Our conclusion avoids the anomalous situation that would result if we were to accept Beard's interpretation of the statute. Under Beard's reasoning, a disappointed prospective purchaser of a motor vehicle dealership who could allege any injury would have standing to sue only if it was already a motor vehicle dealer at the time of the sale; a prospective purchaser in any other business would not be protected.

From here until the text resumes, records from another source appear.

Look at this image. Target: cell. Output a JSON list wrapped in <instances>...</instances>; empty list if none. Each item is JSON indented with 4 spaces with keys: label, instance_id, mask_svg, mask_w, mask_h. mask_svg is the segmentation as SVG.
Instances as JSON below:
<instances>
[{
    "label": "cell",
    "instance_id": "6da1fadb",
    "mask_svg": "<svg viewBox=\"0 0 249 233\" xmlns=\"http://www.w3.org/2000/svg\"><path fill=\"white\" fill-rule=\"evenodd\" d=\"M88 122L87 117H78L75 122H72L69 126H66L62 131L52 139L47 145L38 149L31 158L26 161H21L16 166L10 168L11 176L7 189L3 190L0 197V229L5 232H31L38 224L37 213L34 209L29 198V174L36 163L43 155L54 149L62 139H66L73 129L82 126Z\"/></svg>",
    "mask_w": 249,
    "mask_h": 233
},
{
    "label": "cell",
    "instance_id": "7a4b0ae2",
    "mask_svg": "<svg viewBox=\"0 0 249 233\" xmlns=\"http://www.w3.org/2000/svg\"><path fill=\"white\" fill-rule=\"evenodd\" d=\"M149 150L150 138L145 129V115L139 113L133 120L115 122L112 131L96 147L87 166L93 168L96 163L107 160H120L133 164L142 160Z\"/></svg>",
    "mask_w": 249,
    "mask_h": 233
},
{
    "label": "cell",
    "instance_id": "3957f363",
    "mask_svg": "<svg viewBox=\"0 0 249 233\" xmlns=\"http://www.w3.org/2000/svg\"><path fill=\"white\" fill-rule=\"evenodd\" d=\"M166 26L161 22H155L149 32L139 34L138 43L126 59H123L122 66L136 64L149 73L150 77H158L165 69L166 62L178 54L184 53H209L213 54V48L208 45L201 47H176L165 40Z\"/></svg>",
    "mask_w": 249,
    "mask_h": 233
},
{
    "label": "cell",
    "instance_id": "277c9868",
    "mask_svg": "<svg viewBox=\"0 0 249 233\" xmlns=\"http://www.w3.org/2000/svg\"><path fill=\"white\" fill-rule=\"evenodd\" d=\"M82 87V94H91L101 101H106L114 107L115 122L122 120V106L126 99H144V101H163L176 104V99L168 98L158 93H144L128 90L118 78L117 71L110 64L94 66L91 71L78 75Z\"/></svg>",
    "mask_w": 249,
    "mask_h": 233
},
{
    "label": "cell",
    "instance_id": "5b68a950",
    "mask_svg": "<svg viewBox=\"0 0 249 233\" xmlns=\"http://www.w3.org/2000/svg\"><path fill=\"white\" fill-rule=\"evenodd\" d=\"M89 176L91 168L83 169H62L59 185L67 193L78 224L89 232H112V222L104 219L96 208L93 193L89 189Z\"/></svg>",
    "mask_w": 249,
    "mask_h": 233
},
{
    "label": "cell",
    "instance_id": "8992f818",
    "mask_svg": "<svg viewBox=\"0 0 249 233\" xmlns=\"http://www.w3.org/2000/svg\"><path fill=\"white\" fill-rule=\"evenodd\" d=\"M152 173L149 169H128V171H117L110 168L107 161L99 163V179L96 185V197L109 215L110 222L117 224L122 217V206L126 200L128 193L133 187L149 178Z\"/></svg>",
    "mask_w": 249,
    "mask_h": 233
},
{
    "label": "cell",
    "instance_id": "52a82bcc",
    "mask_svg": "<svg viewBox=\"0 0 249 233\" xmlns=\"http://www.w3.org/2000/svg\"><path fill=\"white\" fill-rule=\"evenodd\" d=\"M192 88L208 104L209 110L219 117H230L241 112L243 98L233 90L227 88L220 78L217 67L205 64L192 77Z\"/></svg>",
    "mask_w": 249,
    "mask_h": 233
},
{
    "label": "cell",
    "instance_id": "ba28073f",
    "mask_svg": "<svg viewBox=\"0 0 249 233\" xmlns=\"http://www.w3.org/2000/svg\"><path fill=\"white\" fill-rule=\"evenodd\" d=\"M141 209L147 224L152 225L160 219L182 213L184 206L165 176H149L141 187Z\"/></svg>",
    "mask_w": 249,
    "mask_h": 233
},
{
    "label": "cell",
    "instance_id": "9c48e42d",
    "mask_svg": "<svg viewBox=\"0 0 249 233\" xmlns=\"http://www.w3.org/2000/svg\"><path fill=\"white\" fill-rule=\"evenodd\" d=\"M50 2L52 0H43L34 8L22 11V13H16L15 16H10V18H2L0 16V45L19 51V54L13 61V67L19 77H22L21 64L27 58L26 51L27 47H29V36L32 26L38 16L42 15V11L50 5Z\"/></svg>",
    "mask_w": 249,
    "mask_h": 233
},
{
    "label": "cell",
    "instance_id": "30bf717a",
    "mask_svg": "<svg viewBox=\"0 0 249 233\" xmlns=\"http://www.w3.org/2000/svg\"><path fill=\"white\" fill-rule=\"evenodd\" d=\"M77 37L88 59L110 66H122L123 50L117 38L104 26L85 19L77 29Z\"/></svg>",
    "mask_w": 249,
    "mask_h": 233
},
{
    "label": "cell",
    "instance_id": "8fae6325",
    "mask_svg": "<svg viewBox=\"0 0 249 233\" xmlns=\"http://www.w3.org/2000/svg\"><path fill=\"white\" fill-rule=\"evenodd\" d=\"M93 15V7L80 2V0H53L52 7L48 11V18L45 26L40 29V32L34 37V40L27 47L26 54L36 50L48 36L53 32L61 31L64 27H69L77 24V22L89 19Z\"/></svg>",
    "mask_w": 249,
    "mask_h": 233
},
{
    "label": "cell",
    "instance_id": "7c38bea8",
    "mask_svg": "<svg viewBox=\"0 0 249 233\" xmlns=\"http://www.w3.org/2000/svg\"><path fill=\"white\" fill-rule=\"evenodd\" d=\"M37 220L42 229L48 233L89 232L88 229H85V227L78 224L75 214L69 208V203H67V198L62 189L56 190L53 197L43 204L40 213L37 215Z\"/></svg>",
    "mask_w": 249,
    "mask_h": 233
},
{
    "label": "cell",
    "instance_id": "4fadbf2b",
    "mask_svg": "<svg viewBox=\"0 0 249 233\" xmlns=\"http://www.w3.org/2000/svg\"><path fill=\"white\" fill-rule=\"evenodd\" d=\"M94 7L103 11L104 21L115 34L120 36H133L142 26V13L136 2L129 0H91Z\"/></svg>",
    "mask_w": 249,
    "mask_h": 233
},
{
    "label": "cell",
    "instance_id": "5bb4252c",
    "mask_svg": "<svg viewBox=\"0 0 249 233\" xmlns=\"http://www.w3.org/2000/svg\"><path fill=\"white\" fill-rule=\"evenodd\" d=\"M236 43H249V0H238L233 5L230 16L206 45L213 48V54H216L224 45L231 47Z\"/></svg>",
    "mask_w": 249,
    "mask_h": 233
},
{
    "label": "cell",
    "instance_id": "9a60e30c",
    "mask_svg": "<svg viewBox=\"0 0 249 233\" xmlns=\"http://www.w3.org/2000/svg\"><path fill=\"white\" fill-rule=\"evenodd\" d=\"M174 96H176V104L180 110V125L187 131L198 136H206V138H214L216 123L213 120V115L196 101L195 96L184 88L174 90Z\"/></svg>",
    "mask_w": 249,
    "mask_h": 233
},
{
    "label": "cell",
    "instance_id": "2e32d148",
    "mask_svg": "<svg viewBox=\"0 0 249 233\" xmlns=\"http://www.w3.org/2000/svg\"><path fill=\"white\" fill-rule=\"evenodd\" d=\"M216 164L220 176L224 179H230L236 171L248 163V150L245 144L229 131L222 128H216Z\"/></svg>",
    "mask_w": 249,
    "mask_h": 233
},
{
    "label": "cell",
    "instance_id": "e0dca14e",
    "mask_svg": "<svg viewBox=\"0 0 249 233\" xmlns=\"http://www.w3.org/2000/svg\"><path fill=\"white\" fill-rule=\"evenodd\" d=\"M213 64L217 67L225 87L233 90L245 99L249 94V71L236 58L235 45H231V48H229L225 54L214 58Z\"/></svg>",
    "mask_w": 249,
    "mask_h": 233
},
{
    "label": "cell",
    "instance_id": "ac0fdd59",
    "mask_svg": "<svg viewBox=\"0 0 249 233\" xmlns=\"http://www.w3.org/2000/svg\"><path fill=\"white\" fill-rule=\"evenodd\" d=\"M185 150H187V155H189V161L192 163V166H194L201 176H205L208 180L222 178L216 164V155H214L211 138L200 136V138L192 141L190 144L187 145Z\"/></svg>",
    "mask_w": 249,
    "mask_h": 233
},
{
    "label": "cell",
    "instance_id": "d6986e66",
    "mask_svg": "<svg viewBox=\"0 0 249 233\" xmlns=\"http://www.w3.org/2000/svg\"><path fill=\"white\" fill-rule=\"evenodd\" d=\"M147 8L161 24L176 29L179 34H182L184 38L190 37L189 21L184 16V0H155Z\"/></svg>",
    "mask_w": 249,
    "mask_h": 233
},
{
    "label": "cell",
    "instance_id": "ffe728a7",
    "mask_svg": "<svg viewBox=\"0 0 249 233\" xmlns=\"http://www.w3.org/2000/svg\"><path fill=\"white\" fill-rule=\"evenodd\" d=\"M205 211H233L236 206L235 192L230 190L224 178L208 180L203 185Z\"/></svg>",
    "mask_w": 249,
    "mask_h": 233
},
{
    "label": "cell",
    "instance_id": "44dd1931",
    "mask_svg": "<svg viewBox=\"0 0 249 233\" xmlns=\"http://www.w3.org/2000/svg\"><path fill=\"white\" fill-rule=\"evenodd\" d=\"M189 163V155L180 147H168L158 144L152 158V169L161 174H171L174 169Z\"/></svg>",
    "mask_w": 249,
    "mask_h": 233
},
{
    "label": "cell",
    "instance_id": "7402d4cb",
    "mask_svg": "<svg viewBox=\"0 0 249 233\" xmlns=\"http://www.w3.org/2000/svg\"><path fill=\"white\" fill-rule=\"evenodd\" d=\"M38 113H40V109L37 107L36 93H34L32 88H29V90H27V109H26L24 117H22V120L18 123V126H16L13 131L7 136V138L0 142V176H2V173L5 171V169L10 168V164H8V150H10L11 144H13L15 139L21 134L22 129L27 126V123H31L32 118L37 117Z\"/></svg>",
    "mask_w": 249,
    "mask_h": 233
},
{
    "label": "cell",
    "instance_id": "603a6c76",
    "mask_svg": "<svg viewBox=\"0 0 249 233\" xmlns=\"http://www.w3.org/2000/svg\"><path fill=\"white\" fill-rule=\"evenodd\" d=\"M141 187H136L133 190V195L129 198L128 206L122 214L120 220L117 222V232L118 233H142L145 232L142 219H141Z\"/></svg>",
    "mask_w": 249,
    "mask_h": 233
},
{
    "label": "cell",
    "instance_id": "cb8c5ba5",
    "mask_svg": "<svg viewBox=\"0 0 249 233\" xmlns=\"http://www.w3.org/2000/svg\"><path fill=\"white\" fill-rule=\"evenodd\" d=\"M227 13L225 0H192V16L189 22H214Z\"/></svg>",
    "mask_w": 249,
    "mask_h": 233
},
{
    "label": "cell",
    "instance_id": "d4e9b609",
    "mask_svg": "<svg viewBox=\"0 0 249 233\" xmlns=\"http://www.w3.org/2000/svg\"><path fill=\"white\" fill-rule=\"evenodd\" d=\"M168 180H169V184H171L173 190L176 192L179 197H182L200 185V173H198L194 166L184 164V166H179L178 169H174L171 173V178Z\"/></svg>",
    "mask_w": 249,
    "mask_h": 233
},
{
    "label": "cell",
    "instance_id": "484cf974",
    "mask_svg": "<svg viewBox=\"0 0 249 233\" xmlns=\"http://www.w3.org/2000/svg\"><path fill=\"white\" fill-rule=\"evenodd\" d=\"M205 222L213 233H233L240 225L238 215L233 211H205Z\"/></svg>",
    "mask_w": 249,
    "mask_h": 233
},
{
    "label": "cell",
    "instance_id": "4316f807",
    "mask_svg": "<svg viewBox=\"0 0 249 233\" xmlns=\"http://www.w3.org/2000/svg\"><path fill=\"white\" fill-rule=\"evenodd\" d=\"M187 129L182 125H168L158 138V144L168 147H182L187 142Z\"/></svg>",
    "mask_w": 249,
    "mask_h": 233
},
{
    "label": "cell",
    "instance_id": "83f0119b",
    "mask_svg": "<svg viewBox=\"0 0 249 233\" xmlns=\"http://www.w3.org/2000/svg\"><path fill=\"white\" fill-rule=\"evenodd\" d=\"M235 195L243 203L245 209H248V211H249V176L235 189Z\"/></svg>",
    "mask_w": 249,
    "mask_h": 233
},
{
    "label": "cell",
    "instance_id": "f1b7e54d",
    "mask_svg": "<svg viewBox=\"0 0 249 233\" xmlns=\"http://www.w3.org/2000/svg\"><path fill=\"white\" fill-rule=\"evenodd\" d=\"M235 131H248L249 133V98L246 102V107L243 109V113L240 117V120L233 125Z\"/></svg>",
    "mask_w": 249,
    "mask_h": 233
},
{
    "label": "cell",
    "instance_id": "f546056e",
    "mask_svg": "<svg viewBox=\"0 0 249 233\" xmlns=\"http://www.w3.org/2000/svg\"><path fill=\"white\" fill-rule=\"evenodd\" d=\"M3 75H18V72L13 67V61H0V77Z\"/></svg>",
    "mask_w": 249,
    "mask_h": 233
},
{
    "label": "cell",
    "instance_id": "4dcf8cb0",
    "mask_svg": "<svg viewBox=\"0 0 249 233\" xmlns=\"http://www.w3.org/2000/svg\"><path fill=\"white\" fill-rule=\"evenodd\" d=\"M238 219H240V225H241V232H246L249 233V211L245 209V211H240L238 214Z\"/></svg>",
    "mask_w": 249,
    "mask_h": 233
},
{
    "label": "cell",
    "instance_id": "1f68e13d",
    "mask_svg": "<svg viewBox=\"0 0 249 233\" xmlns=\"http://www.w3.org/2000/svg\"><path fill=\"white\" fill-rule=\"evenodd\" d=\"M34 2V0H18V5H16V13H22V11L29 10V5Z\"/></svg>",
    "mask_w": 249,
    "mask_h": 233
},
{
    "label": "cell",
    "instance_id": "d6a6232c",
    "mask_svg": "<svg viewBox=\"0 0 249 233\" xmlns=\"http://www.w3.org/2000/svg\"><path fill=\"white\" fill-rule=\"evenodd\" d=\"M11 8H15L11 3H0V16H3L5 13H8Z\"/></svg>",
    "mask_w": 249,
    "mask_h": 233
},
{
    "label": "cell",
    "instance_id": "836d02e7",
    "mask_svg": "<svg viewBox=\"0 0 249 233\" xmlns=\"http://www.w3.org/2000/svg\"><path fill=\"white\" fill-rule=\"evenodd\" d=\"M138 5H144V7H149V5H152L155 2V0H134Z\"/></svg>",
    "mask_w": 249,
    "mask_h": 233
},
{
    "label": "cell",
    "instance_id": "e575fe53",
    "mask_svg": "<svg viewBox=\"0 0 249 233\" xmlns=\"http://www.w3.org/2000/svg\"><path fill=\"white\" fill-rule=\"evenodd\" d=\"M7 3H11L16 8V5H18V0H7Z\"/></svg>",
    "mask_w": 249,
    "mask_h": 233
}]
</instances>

We do not think the Legislature intended that illogical result.
*434 Because we conclude that Beard has not alleged an injury within the meaning of G.L.c. 93B, § 12A (1984 ed.), we answer the reported question "no." We remand the case for entry of a judgment of dismissal on count I of the complaint and for further proceedings on the remaining counts in the complaint.
 Toyota Motor Sales U.S.A., Inc.
 For convenience, we refer to TMS and TMD collectively as Toyota, except where greater specificity is necessary.